# To do
**a.** According to the passage on standard bodies in design, why is it better to think of bodies in terms of degrees rather than categories? Answer in one to three sentences.
**b.** Write the next part of the passage on standard bodies in design, picking up after its final sentence.

# Reading text
[Start of section]

A second level of this critique consists in affirming that these bodies ‘on paper’ do not actually find any incarnation. Their claim is to represent most bodies, but such a rationale implies a binary categorization between bodies that do conform to them, and bodies that do not. In reality, each body relates to these standard bodies through a specific degree of differentiation. Some bodies reach an extremely small degree of differentiation from these standards, some others incarnate a much higher one. Thinking in terms of degrees (intensities), rather than in terms of categories, allows us to examine the relationship of power between bodies, rather than separating them in two definite classes (the privileged that conforms to the standard and the unprivileged that does not). In other words, the power exercised by a body on another finds its actualization in a different degree of fitness to the environment they share. This means that the environment — whether built or not — and its multitude of ‘objects’ — whether designed or not — are that through which relationships of power are organized. Drawings of Joe and Josephine, as well as their other avatars (Le Corbusier’s Modulor, Ernst Neufert’s Architect’s Data, etc.), are thus creating systems that thoroughly contribute to this organization.

[End of section]

(Records from a data source)
[Start of section]

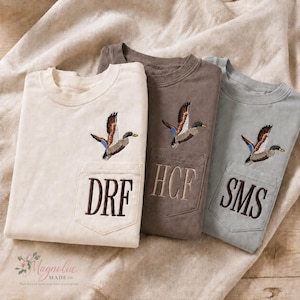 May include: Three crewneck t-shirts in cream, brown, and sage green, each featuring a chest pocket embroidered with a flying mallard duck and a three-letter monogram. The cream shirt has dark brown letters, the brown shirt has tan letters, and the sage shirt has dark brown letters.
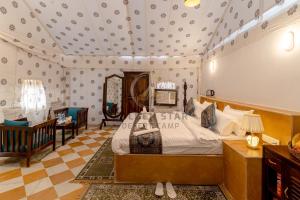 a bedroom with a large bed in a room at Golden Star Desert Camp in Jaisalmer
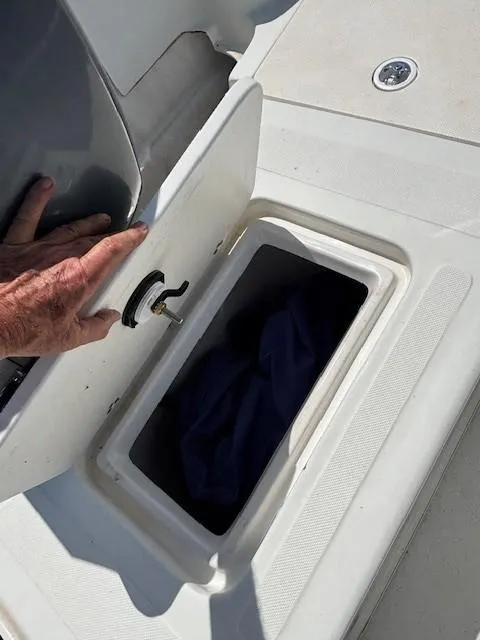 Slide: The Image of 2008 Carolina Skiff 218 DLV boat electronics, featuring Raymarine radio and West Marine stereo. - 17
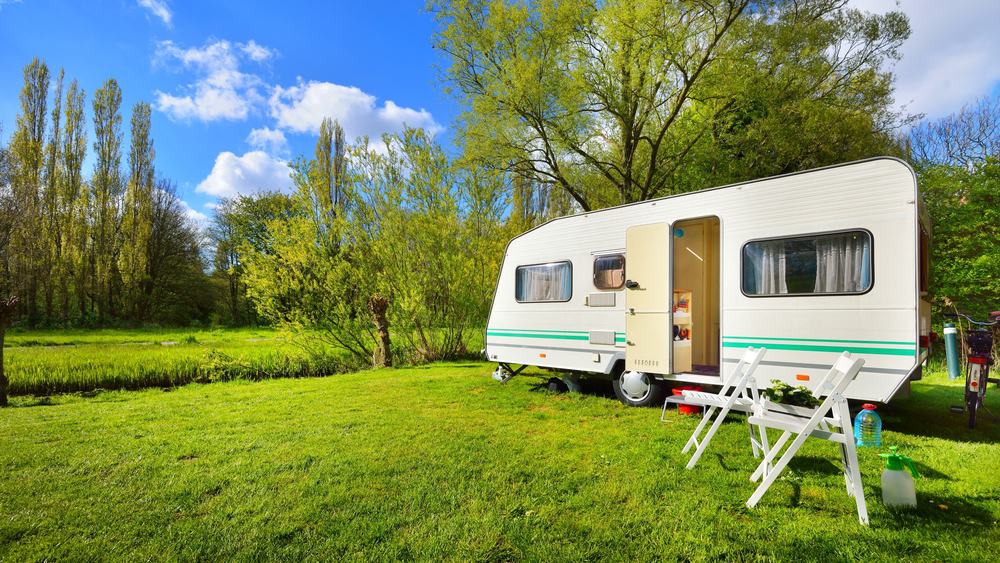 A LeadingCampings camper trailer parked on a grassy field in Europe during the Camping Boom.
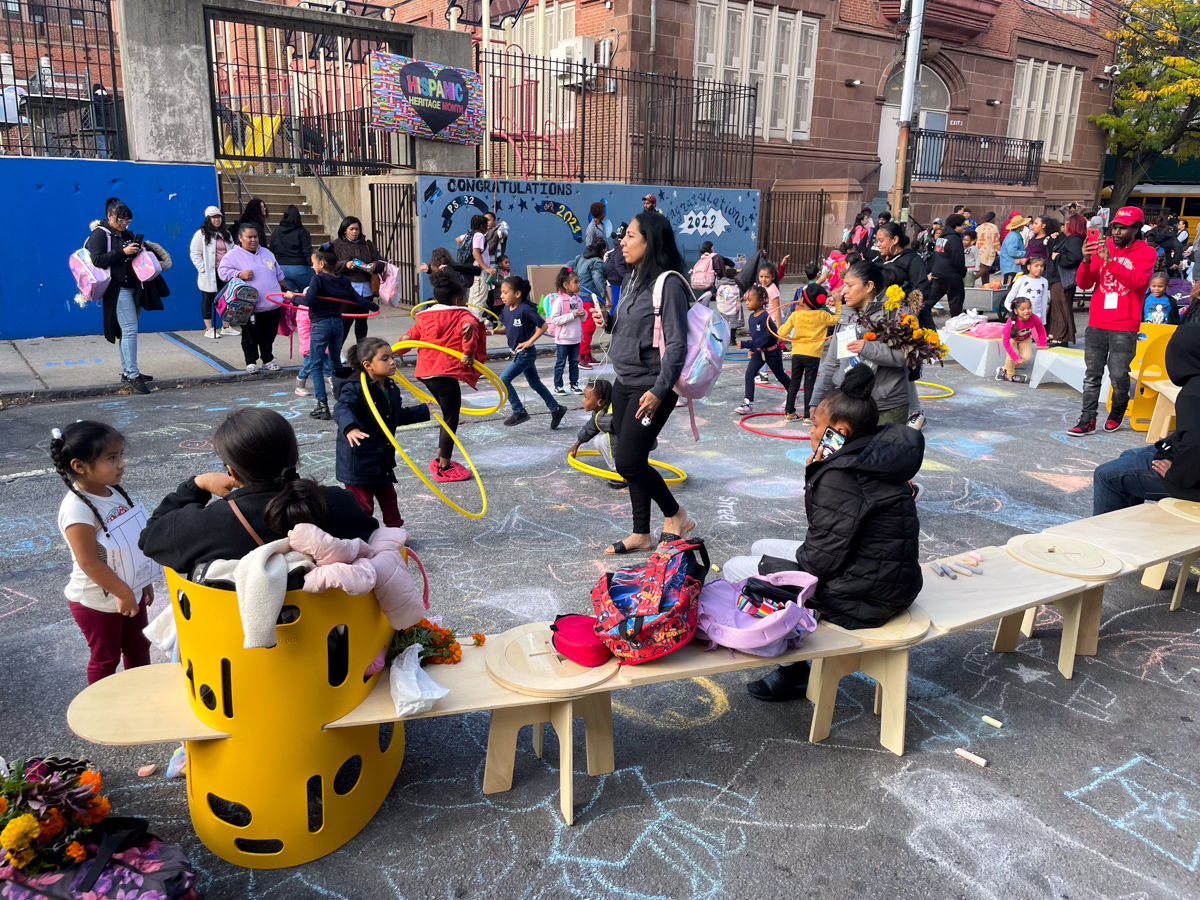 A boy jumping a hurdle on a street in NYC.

[End of section]

# Answers provided
**a.** Thinking in degrees, or intensities, makes it possible to examine the relationship of power between bodies. A categorical view would instead split bodies into two definite classes: the privileged ones that conform to the standard and the unprivileged ones that do not.

**b.**
This critique remains however incomplete. It might apply to a system like the Modulor‘s one, since everything in it is informed by a unique set of corporeal values, but Dreyfuss helps us to go further, since Joe is not only accompanied by Josephine, his body is also malleable to incarnate several kind of bodies: one using a wheelchair, a “large” one, a child, etc. By defining Joe’s and Josephine’s bodies in terms of percentile, Dreyfuss appears as having integrated this notion of degree within his own system. Two sentences in the chapter “Joe and Josephine” (Designing for People, New York: Simon and Schuster, 1955) nevertheless strike the attention:

Our job is to make Joe and Josephine compatible with their environment. The process is known as human engineering. (Dreyfuss, 1955, 27. my emphasis)

Even within Dreyfuss’s own system, it is surprising to read that it is Joe and Josephine that need to be compatible with their environment, and not the other way around. Nevertheless, the subsequent notion of “human engineering” prevents us from thinking of a mistake. A hint of what such an engineering might mean is given to us on the same page:

Joe enacts numerous roles. Within twenty-four hours he may determine the control positions on a linotype, be measured for an airplane chair, be squeezed into an armored tank [Dreyfuss used the mensuration of his “GI Joe” when working with the US Army], or be driving a tractor; and we may prevail upon Josephine to do a day’s ironing, sit at a telephone switchboard, push a vacuum cleaner around a room, type a letter. (Dreyfuss, 1955, 26.)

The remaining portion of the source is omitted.